When Harry Brook pulled off his wonder catch in England’s first Test of the summer, Ben Stokes was left open-mouthed in amazement. It’s not the first time England’s new one-day skipper has elicited that kind of response.
“It was October, dark and pouring down with rain – you always stop to see what’s going on and I could see this silhouette running up and down the pitch, stopping for some star jumps, press-ups and then carrying on again,” says Dave Cooper, director of cricket at Burley-in-Wharfedale. “It was a 14-year-old Harry Brook. He had been told he wasn’t fit enough – how many people of that age choose to go out and do something about it, particularly in the Yorkshire winter! It’s what sets him apart.”
Last month Brook returned to the club to formally open the club’s new net facility. “We had to replace them – he had worn the other ones out,” laughs Cooper.

It was more than just a ribbon-cutting exercise, though. Brook’s links to the Airedale & Wharfedale Senior Cricket League side are lengthy and enduring.
“He phoned me up in April and said ‘Coops, I want a net with a bowling machine, could you cut me a strip on the square?’,” says Cooper. “So, at 7.30am on the Saturday morning, we were looking on the Bradford Council website to check out their noise abatement policy to see what time we could have a roller going. Turns out it was 7am, so if anyone had complained we were within the rules!”
The noise surrounding the unassuming Yorkshireman hasn’t shown any sign of quietening since he made his county debut while still at school in June 2016. Now, less than a decade on, the 26-year-old will lead England out for the opening match of their white ball series against West Indies at Edgbaston on Thursday.
Like England’s Test captain, Ben Stokes, Brooks isn’t a man with an enormous amount of captaincy experience. But that’s not to say that this is a man who doesn’t understand the intricacies of leadership and tactics.
“I ran the West Yorkshire team for 13 years and, at various points, Harry was in my squad,” says Cooper. “Did I ever make him captain? No, but that’s not to say that he couldn’t have done a very good job.
“I think his first experience of captaincy was with England under-19s, but Harry is from a cricketing family. His dad [David] was a top player and you’ll have heard that story of when he got that triple hundred for England against Pakistan in Multan, his main aim was to get past 210, which was his dad’s top score in a league match for Burnley in 2001. At one stage, Harry wasn’t even the highest run scorer in his own family!
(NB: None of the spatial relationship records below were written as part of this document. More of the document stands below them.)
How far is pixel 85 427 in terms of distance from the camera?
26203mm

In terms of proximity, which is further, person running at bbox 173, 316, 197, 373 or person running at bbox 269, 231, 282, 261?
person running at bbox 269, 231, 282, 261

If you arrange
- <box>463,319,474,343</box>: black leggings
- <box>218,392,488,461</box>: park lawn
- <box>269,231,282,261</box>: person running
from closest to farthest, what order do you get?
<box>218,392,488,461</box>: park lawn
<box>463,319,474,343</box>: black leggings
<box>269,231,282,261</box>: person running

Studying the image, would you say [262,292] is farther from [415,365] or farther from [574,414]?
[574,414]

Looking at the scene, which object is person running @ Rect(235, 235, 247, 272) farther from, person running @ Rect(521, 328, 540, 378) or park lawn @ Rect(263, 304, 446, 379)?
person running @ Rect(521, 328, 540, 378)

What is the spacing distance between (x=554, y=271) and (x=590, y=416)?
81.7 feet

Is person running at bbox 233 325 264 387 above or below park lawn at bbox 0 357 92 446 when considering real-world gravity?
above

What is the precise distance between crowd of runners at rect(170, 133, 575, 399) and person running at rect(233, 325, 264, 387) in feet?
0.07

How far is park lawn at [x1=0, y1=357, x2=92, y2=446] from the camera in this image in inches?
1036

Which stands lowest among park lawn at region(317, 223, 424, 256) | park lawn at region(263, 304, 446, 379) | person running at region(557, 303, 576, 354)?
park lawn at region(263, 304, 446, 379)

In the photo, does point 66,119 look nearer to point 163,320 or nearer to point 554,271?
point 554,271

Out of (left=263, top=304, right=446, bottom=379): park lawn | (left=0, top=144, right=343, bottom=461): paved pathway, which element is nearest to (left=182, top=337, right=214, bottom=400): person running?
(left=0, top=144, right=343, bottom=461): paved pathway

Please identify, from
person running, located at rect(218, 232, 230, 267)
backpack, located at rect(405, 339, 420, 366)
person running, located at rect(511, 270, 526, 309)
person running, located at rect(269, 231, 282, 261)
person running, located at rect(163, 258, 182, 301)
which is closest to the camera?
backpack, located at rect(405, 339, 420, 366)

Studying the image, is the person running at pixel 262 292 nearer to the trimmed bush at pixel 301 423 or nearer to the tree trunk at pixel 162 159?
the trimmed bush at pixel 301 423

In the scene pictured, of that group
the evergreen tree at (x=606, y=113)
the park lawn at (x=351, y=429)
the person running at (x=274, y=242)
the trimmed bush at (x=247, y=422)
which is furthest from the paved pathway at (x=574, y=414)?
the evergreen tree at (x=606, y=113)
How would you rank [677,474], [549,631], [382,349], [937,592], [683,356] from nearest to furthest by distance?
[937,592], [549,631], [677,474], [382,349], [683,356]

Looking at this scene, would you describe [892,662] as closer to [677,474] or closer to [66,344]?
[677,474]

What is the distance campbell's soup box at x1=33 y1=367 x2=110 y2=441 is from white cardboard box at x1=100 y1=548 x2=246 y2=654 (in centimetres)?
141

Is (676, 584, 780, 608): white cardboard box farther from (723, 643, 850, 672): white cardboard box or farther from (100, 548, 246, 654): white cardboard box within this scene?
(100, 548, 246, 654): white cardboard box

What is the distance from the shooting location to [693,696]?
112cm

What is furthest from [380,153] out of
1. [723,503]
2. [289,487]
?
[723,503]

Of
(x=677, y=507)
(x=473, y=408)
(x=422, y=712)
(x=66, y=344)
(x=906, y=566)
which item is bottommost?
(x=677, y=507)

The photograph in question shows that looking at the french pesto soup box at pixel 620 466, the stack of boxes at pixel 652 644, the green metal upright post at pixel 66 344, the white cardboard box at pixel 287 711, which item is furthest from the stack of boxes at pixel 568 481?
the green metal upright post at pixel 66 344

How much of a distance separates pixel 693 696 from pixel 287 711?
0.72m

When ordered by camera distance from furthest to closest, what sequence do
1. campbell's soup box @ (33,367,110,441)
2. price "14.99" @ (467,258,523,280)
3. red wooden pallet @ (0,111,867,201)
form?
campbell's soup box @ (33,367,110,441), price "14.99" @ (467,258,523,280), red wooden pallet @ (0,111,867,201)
“If you go into the clubhouse, where there are now two of his England shirts in glass cases, you’ll also see the captains board and there’s Tony Brook, his grandad, who was captain in the Seventies and then his uncle, Richard, who was captain for 13 years on the trot, and his other uncle, Nick, who was captain of the club for two or three years as well.
“You can imagine the conversations around the tea table. I remember Tony being very vociferous in his criticism of England’s captaincy, spitting feathers over a lack of a short leg or a bowling change. Harry would have been sat on the sofa as a kid listening to this. You pick things like that up, absorbing information and seeing the game at a higher level because of his family’s links with the sport.”
Few could have imagined that young Harry would one day land one of English cricket’s most prestigious jobs. Although Martin Speight, head of cricket at Sedbergh School during Brook’s time there on a scholarship, did have an inkling that here was a teenager with a special talent.

“He came to us at the age of 14 and you could see that he had something,” says Speight. “I said to our head of hockey, Mark Shopland, that Harry was going to the top. So, he put £100 on him playing for England at odds of 100-1. I wish I had too.”
While Speight honed the finer points of his batting technique, the teenage Brook spent hours working on his fitness. During his time there he took part in the fabled Wilson Run, a 10-mile killer across the fells of Cumbria.
“He had broken his hand on an England under-19 tour of India but he still insisted on doing it,” says Speight. “I think he ended up completing it in something like one hour 40 minutes, which trust me is a brilliant effort.”
The irony of Brook’s time at the school was that after a series of near-misses in national finals with him in the side, Sedbergh eventually won it in 2018. Brook was absent.

“He was playing for Yorkshire,” laughs Speight.
This white ball series against the West Indies will be Brook’s first challenge on the road to the 2027 World Cup. After putting in the hard yards in the rain and wind of a Yorkshire village, England will hope his brand of captaincy will be a breath of fresh air.